# SHORT PROBLEM 1:
In the forum thread about pTSB third party transfers, which two banks held the current accounts that damson tried to add as payees?

# TEXT EXTRACT:
§ §

# pTSB new regular saver a/c - third party transfers



## damson (14 Dec 2010)

I've just opened a new pTSB online regular saver deposit account (the one listed in the best buys), and was trying to set up my current account in another bank (BoI) as a payee using the "3rd party transfers" facility. It let me put in all the details and texted me an activation code, but when I tried to activate it, it gave an error message. Tried again with a different current account (NIB) but same problem.

The guy on the phone banking was very pleasant but didn't seem to know much about the account: He suggested I take funds out in-branch, whereas the terms of the account specifically state it's online only and you can't do any transactions in-branch, but "can access your money whenever you need to" via open24 online banking.

I don't have a pTSB current a/c to try that out, but there's nothing in the T&Cs to suggest you can only transfer to other pTSB accounts, and it let me access the "third party transfers" option and proceed all the way through to activation (including supplying an activation code) before rejecting the external accounts.

Has anyone successfully set up third party transfers on this account? Any advice?

Thanks.


----------



## Knuttell (14 Dec 2010)

Funny I had exactly the same issue this morning with open 24,I am almost certain that when I attempted to transfer the money initially it deleted the third  party transfer I had set up,I then tried to reset up this third party transfer just as you did and I got an error msg saying the destination a/c is not set up to accept money,I tried this several times and each time the same.

This however is not a new account it is at lest 2 years old.


----------



## damson (15 Dec 2010)

Thanks Knuttell. So maybe it's a problem with open24 in general, rather than that a/c? 

Has anyone successfully set up an external (non-pTSB) account on open24 in the last couple of days? Has anyone who did it successfully in the past got a moment to try adding one now?


----------



## Knuttell (15 Dec 2010)

Tried it again this evening,same message

SORRY, YOUR NEW THIRD PARTY TRANSFER COULD NOT BE CREATED AT THIS TIME - *THIS ACCOUNT TYPE CANNOT ACCEPT TRANSFERS

Must be a glitch of some description...strange though as this effectively stops you transferring money out of PTSB online...meaning you have to visit the branch to do it the old fashioned way.


----------



## damson (15 Dec 2010)

Thanks Knuttell. That's the same message I was getting. Seems BoI's not the only bank running into problems with their online interface.

However, the problem with the online regular saver is that no in-branch transactions are permitted. So unless I can get it to recognise another account to transfer money to, anything I put into it can't be taken out! Now if I were a conspiracy theorist...!


----------



## Knuttell (16 Dec 2010)

damson said:


> Now if I were a conspiracy theorist...!



Was thinking the same thing from your initial post.

I would say they must be 
haemorrhaging deposits at some rate,seems a bit too coincidental.


----------



## Lightning (16 Dec 2010)

Has anyone phoned the Open 24 Helpdesk and escalated this?

§ §

# ROWS:
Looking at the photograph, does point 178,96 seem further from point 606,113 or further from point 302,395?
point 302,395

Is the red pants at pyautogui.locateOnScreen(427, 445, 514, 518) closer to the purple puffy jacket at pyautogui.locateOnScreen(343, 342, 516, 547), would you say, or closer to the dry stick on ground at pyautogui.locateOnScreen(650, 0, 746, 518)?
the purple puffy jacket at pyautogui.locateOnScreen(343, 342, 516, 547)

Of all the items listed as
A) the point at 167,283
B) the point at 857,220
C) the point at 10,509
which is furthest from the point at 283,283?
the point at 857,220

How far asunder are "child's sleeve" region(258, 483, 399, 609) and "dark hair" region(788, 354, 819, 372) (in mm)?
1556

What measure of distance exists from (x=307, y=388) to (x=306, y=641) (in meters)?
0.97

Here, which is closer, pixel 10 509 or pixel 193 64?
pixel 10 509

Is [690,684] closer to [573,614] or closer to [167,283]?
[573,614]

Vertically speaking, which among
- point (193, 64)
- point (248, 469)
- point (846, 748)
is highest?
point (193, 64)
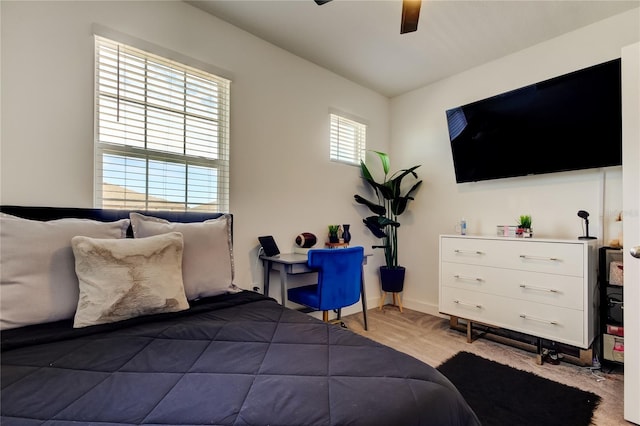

§ §

# SHORT PROBLEM 2:
Rewrite the records from the line containing "Of all the items listed as" through the end of the records, replacing "closer" with "nearer" and changing nothing else. Leave the pictures out.

# WRITTEN RESPONSE 1:
BoI and NIB.

# WRITTEN RESPONSE 2:
Of all the items listed as
A) the point at 167,283
B) the point at 857,220
C) the point at 10,509
which is furthest from the point at 283,283?
the point at 857,220

How far asunder are "child's sleeve" region(258, 483, 399, 609) and "dark hair" region(788, 354, 819, 372) (in mm)?
1556

What measure of distance exists from (x=307, y=388) to (x=306, y=641) (in meters)?
0.97

Here, which is nearer, pixel 10 509 or pixel 193 64?
pixel 10 509

Is [690,684] nearer to [573,614] or nearer to [167,283]?
[573,614]

Vertically speaking, which among
- point (193, 64)
- point (248, 469)
- point (846, 748)
is highest?
point (193, 64)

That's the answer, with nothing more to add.